START DATA BELOW

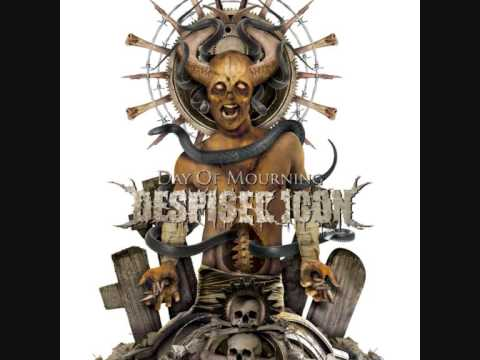 Despised Icon - All For Nothing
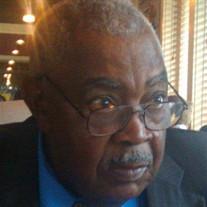 George Everett Williams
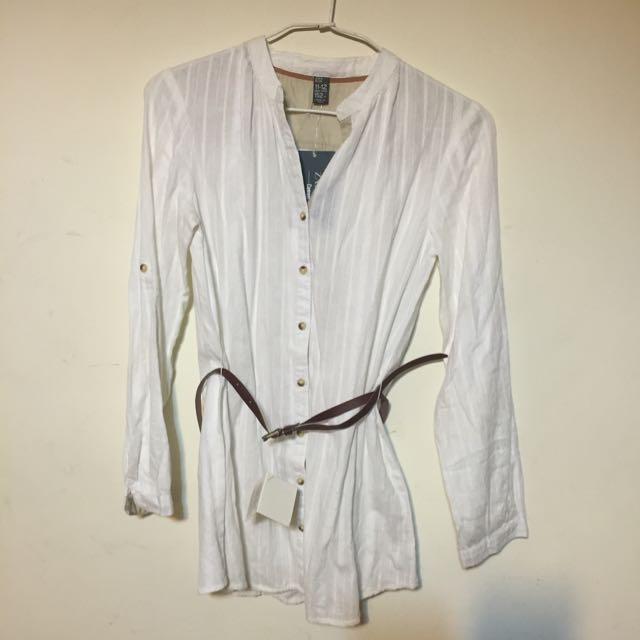 白色純棉Zara襯衫(女童)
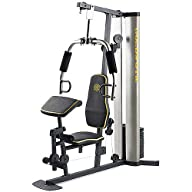 XR 55 Home Exercise Gold's Gym, weigh…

END DATA BELOW

ACTIVITY: With the images omitted, return the full material exactly.

YOUR RESPONSE:
 Despised Icon - All For Nothing
 George Everett Williams
 白色純棉Zara襯衫(女童)
 XR 55 Home Exercise Gold's Gym, weigh…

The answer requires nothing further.